Let it sit on medium/low for 3-4 hours.
Add in a half cup of heavy whipping cream, give it a stir, and serve over cooked egg noodles.
It all gives me about 6-7 meals for, on average $20-30 USD, depends if I can get a decent price
on meat. Sometimes I'll set up my bread maker and have some fresh-as-fuck bread along with it,
ready when it is. God damn, you can't get that much better of a meal for this cheap. Hits much of
your food groups.Pair is with a stout, I usually god with a coffee or milk stout, and it's almost
perfection.
>> [_] Anonymous 06/14/18(Thu)16:23:00 No.3341346
I can literally make better beef stroganoff better than these cocksleeves, and I'm pretty sure
they'd taste and look better than whatever disgusting brown mud they made. Firstly, the way they
made it was highly dangerous and irresponsible. Why couldn't they make with without singing and
dancing and teleporting all over the place, trying to act cute? Oh wait- that's all women are
good for. They can't actually do anything correctly so they have to insert some "LOL SO CUTE
RANDOM x333" shit into it to gain publicity and stray people away from their disgusting heeping
pile of cow manure.
Their first mistake was not sauteing the onion then adding some garlic, but since their stupid
KAWAIIII anime whores it's a miracle they can chop with a knife by themselves. Oh wait, they
can't. One of the dumb broads is FUCKING CUTTING THE TOMATO TOWARDS herself. So much for being
cute, now you have a scar in middle of your stomach. Next is what really, REALLY pisses me off.

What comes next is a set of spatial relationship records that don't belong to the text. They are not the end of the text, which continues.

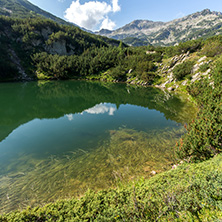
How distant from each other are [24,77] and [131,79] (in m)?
89.7

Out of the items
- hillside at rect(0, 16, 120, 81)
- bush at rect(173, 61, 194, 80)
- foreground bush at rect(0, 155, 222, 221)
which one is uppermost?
hillside at rect(0, 16, 120, 81)

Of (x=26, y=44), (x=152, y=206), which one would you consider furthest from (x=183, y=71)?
(x=26, y=44)

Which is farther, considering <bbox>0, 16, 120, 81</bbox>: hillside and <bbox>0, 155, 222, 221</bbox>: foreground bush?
<bbox>0, 16, 120, 81</bbox>: hillside

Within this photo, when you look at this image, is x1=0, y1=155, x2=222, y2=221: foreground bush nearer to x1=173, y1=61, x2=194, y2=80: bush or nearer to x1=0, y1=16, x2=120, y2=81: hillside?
x1=173, y1=61, x2=194, y2=80: bush

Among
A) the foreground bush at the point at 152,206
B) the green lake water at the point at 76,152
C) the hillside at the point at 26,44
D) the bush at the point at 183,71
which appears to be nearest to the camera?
the foreground bush at the point at 152,206

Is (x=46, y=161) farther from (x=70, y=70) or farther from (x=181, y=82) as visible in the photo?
(x=70, y=70)

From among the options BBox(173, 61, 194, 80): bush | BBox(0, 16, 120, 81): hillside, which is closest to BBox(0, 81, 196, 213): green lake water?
BBox(173, 61, 194, 80): bush

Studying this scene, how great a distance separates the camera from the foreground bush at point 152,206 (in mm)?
5684

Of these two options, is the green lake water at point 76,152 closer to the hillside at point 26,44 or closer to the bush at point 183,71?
the bush at point 183,71

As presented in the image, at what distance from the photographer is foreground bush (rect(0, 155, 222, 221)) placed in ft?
18.6

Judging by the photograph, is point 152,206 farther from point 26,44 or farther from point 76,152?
point 26,44

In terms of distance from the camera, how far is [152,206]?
20.5 ft

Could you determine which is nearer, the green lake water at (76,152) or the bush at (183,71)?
the green lake water at (76,152)

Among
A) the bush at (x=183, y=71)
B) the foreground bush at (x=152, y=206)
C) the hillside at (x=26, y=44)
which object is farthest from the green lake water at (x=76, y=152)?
the hillside at (x=26, y=44)
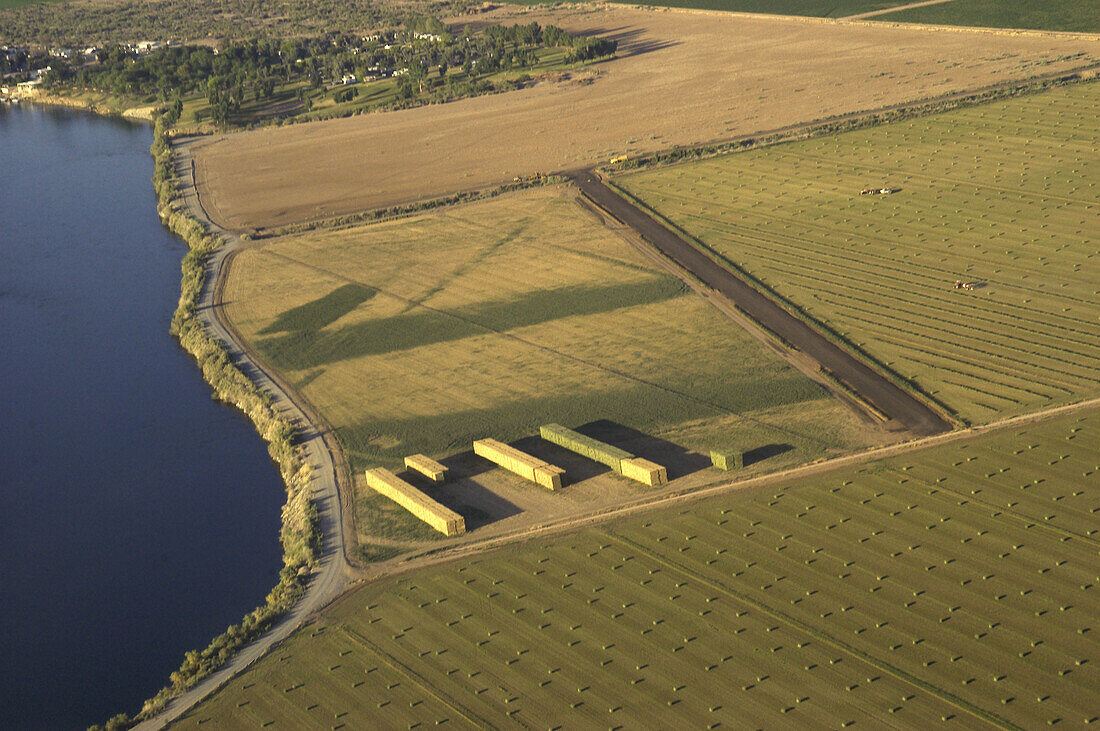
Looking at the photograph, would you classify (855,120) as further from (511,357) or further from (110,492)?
(110,492)

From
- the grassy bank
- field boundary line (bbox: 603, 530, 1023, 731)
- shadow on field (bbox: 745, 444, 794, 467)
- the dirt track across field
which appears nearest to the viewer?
field boundary line (bbox: 603, 530, 1023, 731)

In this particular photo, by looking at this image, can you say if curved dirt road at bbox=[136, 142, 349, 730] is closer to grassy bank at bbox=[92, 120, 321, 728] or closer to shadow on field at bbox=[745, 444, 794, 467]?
grassy bank at bbox=[92, 120, 321, 728]

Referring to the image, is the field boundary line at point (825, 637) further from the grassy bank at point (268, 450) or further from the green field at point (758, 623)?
the grassy bank at point (268, 450)

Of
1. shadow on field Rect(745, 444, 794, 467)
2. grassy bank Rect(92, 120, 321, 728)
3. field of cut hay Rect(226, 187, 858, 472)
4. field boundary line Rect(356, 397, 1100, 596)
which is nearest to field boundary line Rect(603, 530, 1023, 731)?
field boundary line Rect(356, 397, 1100, 596)

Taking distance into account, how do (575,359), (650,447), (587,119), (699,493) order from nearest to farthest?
(699,493) < (650,447) < (575,359) < (587,119)

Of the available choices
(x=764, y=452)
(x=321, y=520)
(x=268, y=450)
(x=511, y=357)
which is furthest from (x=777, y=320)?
(x=321, y=520)

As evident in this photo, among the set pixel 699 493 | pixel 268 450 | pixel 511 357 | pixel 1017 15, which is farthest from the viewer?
pixel 1017 15
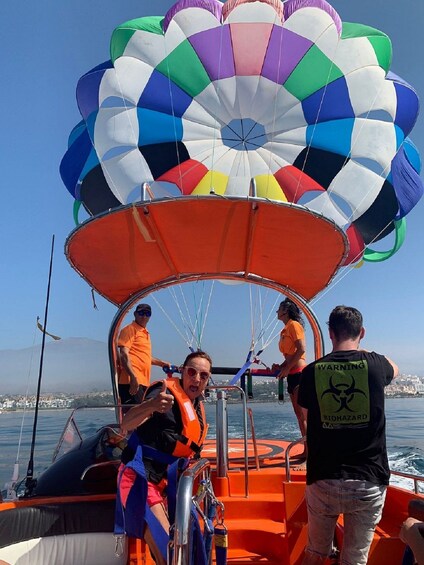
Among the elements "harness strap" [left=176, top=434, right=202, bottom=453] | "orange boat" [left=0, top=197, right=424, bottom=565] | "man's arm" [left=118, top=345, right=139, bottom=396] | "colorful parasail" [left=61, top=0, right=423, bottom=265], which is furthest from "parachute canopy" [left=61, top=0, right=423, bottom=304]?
"harness strap" [left=176, top=434, right=202, bottom=453]

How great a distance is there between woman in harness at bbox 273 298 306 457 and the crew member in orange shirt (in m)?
1.60

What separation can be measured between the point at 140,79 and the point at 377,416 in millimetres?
6642

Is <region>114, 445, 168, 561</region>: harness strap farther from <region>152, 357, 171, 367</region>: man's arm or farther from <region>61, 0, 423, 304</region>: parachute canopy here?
<region>61, 0, 423, 304</region>: parachute canopy

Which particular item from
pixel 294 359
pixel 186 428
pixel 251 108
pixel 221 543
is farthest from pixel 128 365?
pixel 251 108

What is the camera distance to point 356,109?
763 cm

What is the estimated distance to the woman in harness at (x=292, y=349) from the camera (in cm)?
530

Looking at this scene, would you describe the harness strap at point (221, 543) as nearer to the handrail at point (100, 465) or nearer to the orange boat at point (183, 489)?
the orange boat at point (183, 489)

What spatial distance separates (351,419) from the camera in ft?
7.98

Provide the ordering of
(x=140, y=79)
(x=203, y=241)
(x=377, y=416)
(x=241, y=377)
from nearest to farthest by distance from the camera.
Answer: (x=377, y=416)
(x=203, y=241)
(x=241, y=377)
(x=140, y=79)

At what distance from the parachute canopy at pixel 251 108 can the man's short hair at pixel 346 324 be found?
4.81 meters

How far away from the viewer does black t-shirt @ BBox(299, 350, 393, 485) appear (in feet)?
7.96

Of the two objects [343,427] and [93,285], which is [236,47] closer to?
[93,285]

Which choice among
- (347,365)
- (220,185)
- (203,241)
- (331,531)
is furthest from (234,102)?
(331,531)

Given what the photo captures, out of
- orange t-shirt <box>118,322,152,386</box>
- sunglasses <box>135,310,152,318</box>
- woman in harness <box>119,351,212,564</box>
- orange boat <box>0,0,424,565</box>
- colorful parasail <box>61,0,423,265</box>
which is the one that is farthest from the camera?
colorful parasail <box>61,0,423,265</box>
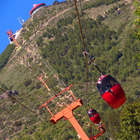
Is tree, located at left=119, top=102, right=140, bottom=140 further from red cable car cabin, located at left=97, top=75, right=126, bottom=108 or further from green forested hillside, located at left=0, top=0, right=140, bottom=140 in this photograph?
red cable car cabin, located at left=97, top=75, right=126, bottom=108

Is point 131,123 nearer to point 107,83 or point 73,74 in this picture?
point 107,83

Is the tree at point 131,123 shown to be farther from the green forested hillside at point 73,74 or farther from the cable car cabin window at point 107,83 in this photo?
the cable car cabin window at point 107,83

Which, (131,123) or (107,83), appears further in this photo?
(131,123)

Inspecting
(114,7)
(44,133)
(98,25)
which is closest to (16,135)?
(44,133)

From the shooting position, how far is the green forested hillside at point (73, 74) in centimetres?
10556

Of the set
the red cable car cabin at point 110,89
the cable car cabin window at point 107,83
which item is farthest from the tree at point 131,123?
the cable car cabin window at point 107,83

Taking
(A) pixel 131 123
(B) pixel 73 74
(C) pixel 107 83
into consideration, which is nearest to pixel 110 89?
(C) pixel 107 83

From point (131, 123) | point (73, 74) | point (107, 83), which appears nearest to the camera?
point (107, 83)

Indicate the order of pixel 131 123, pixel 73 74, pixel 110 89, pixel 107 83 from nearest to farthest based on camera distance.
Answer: pixel 110 89 < pixel 107 83 < pixel 131 123 < pixel 73 74

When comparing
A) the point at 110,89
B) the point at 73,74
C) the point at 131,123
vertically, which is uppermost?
the point at 110,89

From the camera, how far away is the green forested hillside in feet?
346

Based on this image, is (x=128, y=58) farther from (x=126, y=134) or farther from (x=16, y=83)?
(x=126, y=134)

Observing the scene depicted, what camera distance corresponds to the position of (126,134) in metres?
47.6

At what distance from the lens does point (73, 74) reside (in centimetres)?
15825
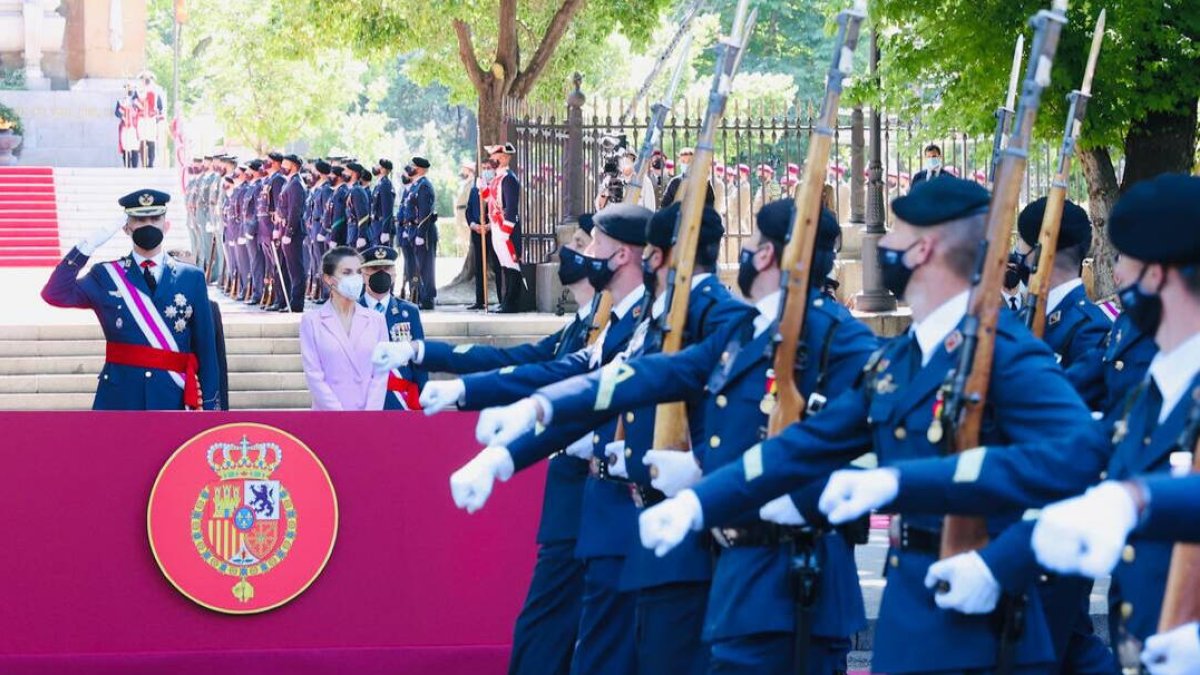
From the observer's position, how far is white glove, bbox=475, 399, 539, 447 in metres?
5.68

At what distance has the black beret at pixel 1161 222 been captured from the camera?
4.36 meters

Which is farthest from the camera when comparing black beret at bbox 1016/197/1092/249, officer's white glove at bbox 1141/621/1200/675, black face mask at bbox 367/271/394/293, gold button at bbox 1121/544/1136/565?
black face mask at bbox 367/271/394/293

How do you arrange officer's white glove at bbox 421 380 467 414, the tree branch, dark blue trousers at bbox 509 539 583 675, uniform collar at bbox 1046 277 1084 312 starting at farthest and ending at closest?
the tree branch, uniform collar at bbox 1046 277 1084 312, dark blue trousers at bbox 509 539 583 675, officer's white glove at bbox 421 380 467 414

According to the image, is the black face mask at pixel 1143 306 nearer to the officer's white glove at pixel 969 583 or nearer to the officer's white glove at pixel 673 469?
the officer's white glove at pixel 969 583

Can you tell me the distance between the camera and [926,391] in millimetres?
5016

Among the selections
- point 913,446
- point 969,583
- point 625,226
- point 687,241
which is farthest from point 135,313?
point 969,583

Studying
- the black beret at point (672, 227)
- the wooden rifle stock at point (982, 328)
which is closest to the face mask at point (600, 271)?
the black beret at point (672, 227)

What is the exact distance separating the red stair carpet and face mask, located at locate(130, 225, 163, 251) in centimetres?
2580

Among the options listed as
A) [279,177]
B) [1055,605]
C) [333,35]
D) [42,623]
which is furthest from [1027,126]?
[333,35]

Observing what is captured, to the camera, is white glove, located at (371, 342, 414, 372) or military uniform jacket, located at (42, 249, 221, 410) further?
military uniform jacket, located at (42, 249, 221, 410)

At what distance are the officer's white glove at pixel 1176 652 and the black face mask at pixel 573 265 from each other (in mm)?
3617

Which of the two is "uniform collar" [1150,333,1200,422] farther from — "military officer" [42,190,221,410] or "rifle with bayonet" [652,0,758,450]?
"military officer" [42,190,221,410]

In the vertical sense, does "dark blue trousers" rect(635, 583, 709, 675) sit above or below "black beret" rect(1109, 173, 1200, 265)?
below

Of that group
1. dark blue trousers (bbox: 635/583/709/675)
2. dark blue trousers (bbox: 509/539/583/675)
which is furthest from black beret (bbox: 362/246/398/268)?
dark blue trousers (bbox: 635/583/709/675)
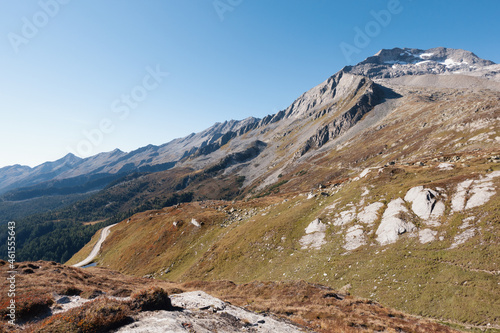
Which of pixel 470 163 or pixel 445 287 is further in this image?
pixel 470 163

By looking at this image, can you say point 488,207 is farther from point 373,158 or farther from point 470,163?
point 373,158

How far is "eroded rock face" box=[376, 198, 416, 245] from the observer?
35219 millimetres

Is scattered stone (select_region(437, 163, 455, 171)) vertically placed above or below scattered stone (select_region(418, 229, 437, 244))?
above

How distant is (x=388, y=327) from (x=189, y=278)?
145 ft

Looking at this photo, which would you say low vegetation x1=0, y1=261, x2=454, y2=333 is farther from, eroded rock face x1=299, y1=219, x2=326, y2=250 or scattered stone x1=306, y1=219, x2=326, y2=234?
scattered stone x1=306, y1=219, x2=326, y2=234

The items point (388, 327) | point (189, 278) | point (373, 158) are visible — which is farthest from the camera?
point (373, 158)

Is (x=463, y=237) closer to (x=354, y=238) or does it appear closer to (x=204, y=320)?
(x=354, y=238)

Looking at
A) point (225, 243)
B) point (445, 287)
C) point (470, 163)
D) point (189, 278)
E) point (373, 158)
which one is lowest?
point (189, 278)

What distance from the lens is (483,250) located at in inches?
1039

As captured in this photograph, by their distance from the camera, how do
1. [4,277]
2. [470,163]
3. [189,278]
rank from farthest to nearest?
[189,278] < [470,163] < [4,277]

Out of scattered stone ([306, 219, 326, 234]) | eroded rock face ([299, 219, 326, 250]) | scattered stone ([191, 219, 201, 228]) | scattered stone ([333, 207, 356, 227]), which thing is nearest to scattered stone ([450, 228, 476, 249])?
scattered stone ([333, 207, 356, 227])

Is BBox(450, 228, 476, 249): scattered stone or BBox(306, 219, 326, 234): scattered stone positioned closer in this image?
BBox(450, 228, 476, 249): scattered stone

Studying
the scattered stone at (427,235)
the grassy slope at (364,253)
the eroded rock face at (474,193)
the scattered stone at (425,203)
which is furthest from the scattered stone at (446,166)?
the scattered stone at (427,235)

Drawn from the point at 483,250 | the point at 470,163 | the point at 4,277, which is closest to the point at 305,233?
the point at 483,250
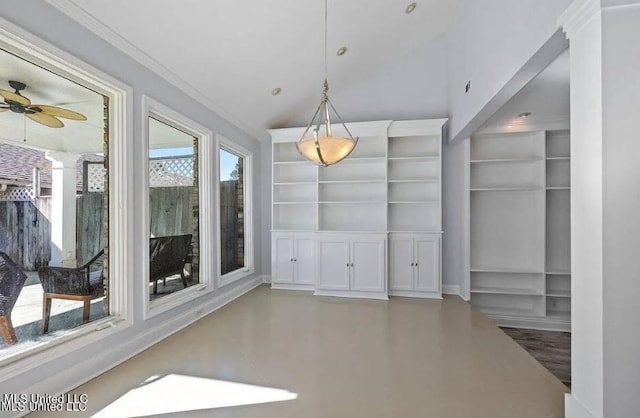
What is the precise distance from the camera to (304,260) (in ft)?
16.1

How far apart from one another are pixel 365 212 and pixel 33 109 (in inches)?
162

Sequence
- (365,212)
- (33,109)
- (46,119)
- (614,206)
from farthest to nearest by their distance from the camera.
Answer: (365,212) < (46,119) < (33,109) < (614,206)

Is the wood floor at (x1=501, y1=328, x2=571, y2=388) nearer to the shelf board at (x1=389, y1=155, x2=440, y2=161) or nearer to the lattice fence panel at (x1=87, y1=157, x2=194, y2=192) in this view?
the shelf board at (x1=389, y1=155, x2=440, y2=161)

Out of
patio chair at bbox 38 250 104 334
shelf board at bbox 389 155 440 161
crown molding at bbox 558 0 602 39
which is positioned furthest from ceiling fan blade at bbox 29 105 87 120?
shelf board at bbox 389 155 440 161

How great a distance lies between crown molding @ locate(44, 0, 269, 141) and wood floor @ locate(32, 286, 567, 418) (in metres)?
2.59

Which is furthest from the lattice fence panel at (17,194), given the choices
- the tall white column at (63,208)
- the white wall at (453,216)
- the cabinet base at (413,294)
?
the white wall at (453,216)

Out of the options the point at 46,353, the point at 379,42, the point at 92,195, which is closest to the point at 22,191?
the point at 92,195

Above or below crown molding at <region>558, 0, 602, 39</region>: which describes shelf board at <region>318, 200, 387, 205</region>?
below

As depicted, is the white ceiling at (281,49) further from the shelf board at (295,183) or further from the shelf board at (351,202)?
the shelf board at (351,202)

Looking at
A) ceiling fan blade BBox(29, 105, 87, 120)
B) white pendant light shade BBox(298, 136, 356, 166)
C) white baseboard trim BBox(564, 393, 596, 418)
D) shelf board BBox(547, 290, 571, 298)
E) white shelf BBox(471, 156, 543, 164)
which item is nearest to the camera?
white baseboard trim BBox(564, 393, 596, 418)

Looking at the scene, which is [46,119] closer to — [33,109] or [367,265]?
[33,109]

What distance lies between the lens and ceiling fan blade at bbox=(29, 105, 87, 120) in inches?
81.8

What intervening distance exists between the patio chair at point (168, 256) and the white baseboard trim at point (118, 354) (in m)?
0.38

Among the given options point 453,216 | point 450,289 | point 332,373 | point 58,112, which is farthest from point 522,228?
point 58,112
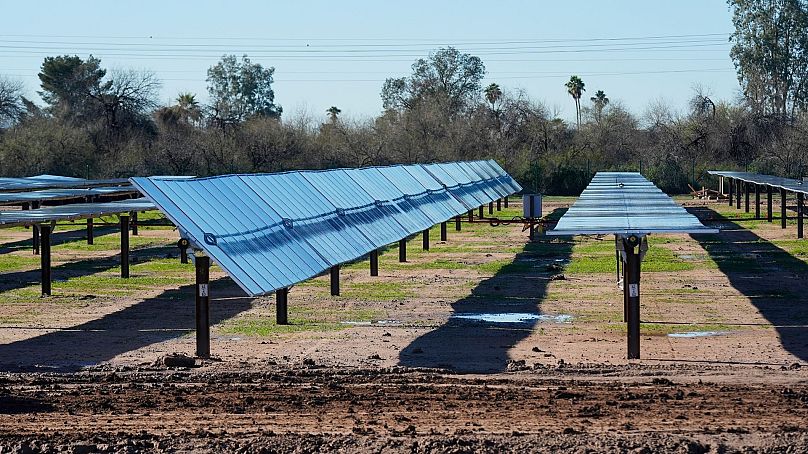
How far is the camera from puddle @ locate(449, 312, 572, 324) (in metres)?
19.5

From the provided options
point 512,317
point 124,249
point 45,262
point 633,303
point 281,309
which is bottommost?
point 512,317

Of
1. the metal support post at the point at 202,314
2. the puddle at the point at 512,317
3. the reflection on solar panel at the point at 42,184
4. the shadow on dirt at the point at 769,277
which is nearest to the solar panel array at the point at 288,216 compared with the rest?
the metal support post at the point at 202,314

"It doesn't have to be beef" then why the FUCK would you call it BEEF stroganoff if BEEF isn't
even the fucking meat you're going to use? Maybe they should stick in the mech and get fucking
railgunned to death and let me skullface their decapitated heads. WHY DOES HIBIKEK ADD THE ENTIRE
CARTON OF FLOUR ONTO THE BACON?? DO THEY NOT KNOW HOW TO OPERATE A WELL ORGANIZED KITCHEN? Why
would they let the main character of a show be this autistic? Don't even get me STARTED on milk.
Fucking japs have to ruin everything, don't they?
Oh boy here we go. "Boys don't know it" more like girls don't know how to fucking organize a well
structured and operating kitchen without incorporating some dumbass montage to get their juices
flowing so they can suck and fuck every male dick in the audience.
THEIR """BEEF""" STROGANDORK COULDN'T LOGICALLY BE WELL PREPARED THAT FAST IN THAT AMOUNT OF
TIME. Anime was a mistake. We should've nuked Japan two more times. Shame on you.